A group of 28 industry associations — representing equipment manufacturers, technology businesses and trade groups — have sent a letter to congressional leaders asking that "Buy American" clauses, such as the one included in the American Recovery and Reinvestment Act (ARRA), be excluded from future economic stimulus legislation. Although it is intended to protect American jobs, the clause actually has the opposite effect, the associations say.

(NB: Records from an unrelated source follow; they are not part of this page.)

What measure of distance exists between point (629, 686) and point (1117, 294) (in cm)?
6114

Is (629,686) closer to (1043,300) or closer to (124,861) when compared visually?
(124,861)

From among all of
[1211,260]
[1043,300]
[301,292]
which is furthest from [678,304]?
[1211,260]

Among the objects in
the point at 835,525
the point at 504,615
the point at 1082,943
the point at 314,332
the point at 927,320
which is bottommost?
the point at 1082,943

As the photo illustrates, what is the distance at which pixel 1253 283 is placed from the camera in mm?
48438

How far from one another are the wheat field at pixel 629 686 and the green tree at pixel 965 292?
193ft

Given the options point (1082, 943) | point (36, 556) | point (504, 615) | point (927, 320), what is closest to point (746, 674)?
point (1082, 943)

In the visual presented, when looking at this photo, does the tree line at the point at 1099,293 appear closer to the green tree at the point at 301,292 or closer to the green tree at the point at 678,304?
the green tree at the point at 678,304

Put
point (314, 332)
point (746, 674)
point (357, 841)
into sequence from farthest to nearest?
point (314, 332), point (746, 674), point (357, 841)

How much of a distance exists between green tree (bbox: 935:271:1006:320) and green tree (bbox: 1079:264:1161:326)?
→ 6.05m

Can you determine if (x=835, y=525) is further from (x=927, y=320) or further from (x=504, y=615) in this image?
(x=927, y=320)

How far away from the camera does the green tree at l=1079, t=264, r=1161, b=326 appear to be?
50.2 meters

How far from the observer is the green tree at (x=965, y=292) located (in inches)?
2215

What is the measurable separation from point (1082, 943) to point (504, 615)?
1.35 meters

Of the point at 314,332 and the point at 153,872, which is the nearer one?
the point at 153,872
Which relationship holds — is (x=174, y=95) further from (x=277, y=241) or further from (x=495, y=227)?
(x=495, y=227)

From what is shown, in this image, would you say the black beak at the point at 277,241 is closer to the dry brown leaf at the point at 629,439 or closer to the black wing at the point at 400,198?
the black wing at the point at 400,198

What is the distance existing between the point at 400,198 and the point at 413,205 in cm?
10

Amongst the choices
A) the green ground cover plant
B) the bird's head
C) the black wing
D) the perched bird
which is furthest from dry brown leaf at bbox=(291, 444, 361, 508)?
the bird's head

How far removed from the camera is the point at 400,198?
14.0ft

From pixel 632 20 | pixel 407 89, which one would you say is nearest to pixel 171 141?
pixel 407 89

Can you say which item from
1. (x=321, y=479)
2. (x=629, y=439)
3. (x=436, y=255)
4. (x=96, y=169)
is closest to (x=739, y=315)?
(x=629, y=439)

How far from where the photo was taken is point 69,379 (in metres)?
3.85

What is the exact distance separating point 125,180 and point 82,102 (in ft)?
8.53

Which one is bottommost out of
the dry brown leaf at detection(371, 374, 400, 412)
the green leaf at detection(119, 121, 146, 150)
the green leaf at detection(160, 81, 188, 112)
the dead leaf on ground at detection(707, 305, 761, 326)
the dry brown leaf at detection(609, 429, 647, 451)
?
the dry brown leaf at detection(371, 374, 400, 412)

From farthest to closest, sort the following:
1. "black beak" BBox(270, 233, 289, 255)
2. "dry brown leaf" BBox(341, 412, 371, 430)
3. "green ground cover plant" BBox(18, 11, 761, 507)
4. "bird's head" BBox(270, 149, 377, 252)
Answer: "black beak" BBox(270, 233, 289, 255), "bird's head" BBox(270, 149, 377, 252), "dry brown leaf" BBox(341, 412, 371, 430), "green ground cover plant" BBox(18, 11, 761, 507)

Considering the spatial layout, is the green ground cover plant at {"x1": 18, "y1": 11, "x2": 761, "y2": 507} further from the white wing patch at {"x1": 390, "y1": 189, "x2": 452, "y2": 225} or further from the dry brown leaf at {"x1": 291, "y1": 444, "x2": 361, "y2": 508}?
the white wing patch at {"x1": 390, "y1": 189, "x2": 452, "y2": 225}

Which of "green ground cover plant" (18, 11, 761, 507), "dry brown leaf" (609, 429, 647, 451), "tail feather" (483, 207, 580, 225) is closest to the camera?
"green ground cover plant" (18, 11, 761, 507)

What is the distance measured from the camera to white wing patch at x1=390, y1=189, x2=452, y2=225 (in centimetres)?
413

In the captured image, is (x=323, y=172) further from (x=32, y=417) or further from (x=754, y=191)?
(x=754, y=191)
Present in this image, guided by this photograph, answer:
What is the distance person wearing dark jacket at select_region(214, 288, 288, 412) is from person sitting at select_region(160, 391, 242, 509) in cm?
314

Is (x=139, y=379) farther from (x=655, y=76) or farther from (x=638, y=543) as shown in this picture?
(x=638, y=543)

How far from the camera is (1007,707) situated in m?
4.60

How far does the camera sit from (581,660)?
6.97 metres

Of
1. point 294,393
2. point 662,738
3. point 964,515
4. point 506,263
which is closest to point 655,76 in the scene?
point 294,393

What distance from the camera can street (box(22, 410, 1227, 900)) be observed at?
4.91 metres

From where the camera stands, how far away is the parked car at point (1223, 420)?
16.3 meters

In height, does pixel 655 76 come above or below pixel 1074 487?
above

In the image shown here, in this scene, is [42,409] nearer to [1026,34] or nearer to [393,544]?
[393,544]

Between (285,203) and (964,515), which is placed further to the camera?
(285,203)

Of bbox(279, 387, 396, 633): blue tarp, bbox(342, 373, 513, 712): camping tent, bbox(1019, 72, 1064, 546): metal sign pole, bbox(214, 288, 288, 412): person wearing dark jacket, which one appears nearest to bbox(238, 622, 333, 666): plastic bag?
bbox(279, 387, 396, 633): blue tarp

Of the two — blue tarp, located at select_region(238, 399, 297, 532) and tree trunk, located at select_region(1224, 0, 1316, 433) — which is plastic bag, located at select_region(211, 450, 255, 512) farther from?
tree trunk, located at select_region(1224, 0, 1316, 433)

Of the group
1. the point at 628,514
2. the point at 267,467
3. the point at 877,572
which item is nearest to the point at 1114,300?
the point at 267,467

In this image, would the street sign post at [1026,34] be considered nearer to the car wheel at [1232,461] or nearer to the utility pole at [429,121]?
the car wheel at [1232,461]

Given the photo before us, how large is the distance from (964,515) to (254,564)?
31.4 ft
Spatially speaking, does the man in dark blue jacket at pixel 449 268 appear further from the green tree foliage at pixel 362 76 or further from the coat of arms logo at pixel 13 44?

Citing figures from the U.S. Environmental Protection Agency, the associations, including the Washington-based Water and Wastewater Equipment Manufacturers Association, National Foreign Trade Council and U.S. Chamber of Commerce, say in their letter that, as of Nov. 11, 2009, only $1.3 billion of the $6 billion in ARRA funds for the drinking water and wastewater State Revolving Fund programs has been committed. The associations say the rest of the funds are being delayed by concerns and confusion relating to "Buy American" rules. "Despite [a] waiver process [to allow some exemptions to the Buy American clause], the end result of these 'Buy American' provisions has been to slow local governments' ability to fund and start 'shovel ready' projects," the letter states. "This is stunting job creation in the $120 billion water sector as well as other huge sectors of the U.S. economy where ARRA funding was provided."

The associations point out that, although most material used in drinking water and wastewater infrastructure projects, such as pipe and structural steel, is American-made, a large amount of specialized equipment that is manufactured in other countries also is required. "Such provisions will also create enormous unfunded administrative burdens on local officials not experienced with international trade and customs rules that will further delay procurements going forward, further impeding the swift and effective expenditure of job-creating funds," the letter states.